• _Extrait du document_:

▬▬▬▬▬▬

Magazine Le Mensuel

Nº 2865 du vendredi 5 octobre 2012

Festival

Festival de Jazz de Beyrouth. Sous le signe de l’émerveillement

Le week-end dernier, le centre de la capitale a résonné au rythme du Festival de Jazz de Beyrouth, organisé par Solidere pour la cinquième année consécutive. La scène, installée aux souks de Beyrouth, a accueilli, les 27, 28 et 29 septembre derniers, respectivement la formation al-Madar dirigée par Bassam Saba, le trompettiste cubain Arturo Sandoval et le musicien-interprète britannique, Charlie Winston. Quand musique rime avec plaisir…

Al-Madar
Entre l’ici et l’ailleurs

Le coup d’envoi du Festival de Jazz de Beyrouth est donné le jeudi 27 septembre avec un retour aux sources. Un souffle venu d’Orient a envahi la capitale, métissé à des sons d’ailleurs. Des sons issus des quatre confins de la terre. Conçu et dirigé par Bassam Saba, figure connue du monde de la musique orientale et directeur de l’Orchestre arabe de New York, la formation al-Madar se distingue par une musique qui puise de multiples influences, orientales, espagnoles, indiennes, latines… pour propulser le public sur un terrain en même temps familier et étranger. Le monde de la fusion musicale, de l’expérience du métissage, du rapprochement des peuples, au-delà des différences et des mots, par la musique, en unisson, en communication, en communion. En synergie.
Musicien multi-instrumentiste, Bassam Saba joue du oud, du nay, de la flûte et du bansuri, (flûte indienne), troquant tour à tour un instrument pour un autre, déposés en face de lui. Il est accompagné sur scène d’April Centrone à la batterie et aux percussions arabes, de Timba Harris au violon et à la trompette, de Gyan Riley à la guitare et de Brian Holtz à la basse. Véritable chef d’orchestre, il dirige ses musiciens au cœur de la musique, pour aiguiser la perception de chaque spectateur, le mener, dès les premières notes dans un champ d’inconnus, de possibles, d’imageries suggestives. Pour le surprendre ensuite, encore et encore, au détour d’une variation musicale, au détour d’une nouvelle note qui surgit, étrange, intrigante, pour s’harmoniser aussitôt avec celle qui l’a précédée et celle qui va suivre. Et le lâcher d’un coup, au moment où l’imaginaire se débride, s’étire, se contorsionne, s’amplifie. Pour le retrouver finalement, enrichi, aguerri, apaisé, quelques minutes plus tard, quelques notes de plus et après bien des images qui se bousculent, s’emboîtent, créant impressions et sensations. Vous vous retrouvez tantôt au bord d’une rivière indienne, tantôt au cœur d’une valse doucereuse, avant de retrouver le parfum de la terre du Sud. Nassim min al janoub, Fantasy, Afro-Cola… les compositions de Bassam Saba se meuvent sur un terrain sûr, parfaitement maîtrisé, intenses, denses.

▬▬▬▬▬▬

• _Consigne_: Prolongez l'article sur le Festival de Jazz de Beyrouth en enchaînant après sa dernière phrase.

• _Lignes extraites_:
▬▬▬▬▬▬

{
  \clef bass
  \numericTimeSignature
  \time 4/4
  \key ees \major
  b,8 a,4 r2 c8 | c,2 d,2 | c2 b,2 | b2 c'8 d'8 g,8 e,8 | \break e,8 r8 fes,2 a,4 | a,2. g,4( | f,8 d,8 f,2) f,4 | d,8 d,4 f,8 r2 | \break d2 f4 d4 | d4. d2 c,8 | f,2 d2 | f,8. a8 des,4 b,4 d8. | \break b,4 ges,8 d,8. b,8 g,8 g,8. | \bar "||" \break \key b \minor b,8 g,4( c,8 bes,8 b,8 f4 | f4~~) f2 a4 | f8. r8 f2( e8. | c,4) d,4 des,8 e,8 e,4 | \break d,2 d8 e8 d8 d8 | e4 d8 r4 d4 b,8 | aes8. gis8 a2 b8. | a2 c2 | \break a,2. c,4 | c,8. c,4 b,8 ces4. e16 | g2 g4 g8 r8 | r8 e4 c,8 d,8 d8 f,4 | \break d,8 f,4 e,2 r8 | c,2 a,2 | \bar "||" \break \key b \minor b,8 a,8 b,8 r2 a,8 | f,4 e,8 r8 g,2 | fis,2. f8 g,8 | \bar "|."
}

▬▬▬▬▬▬

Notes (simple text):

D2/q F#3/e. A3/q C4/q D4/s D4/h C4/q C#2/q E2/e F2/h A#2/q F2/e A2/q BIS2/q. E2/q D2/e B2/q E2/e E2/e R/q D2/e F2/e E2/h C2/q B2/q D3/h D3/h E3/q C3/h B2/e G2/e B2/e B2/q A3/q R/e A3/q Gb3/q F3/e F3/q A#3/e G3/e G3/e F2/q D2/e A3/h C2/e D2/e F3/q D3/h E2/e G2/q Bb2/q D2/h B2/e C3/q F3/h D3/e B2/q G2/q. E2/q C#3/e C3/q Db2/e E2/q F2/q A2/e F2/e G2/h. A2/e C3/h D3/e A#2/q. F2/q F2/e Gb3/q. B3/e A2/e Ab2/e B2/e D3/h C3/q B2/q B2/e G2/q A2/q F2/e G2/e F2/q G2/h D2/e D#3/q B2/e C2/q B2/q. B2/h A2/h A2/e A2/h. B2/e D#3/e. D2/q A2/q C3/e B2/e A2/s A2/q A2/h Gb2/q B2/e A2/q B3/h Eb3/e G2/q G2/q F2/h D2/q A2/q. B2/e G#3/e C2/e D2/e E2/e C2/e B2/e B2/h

▬▬▬▬▬▬

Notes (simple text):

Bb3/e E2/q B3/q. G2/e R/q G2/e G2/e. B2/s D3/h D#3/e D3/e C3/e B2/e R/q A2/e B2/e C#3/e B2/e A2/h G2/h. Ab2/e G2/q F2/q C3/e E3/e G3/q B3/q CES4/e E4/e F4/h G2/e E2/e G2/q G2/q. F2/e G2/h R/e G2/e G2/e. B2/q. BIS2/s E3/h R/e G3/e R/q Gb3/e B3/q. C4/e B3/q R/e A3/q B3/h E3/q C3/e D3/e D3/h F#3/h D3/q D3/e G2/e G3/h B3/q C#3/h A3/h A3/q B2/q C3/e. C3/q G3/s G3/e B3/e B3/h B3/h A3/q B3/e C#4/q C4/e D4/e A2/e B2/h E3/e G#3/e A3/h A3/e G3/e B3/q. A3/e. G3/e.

▬▬▬▬▬▬

• _Réponse_:
La musique d’al-Madar se joue de toutes les variations possibles, enchaînant tour à tour mouvements lents et mouvements rapides, des solos, des duos et des mouvements d’ensemble. C’est surtout Bassam Saba qui détonne par son jeu et sa maîtrise de chaque instrument. Tantôt il caresse les cordes de son oud pour en extraire un son clair, limpide, éthéré, vibrant, audacieux. Quand il s’empare de son nay, le silence se fait douceur, plainte, sensualité, langueur. Et la flûte s’électrise, toujours en nappes vaporeuses.
Le premier concert du Festival de Jazz de Beyrouth s’est achevé en toute spiritualité, au bout d’une heure de musique environ, à cheval entre l’Orient et l’Occident, le passé et le présent, le nouveau et le renouveau.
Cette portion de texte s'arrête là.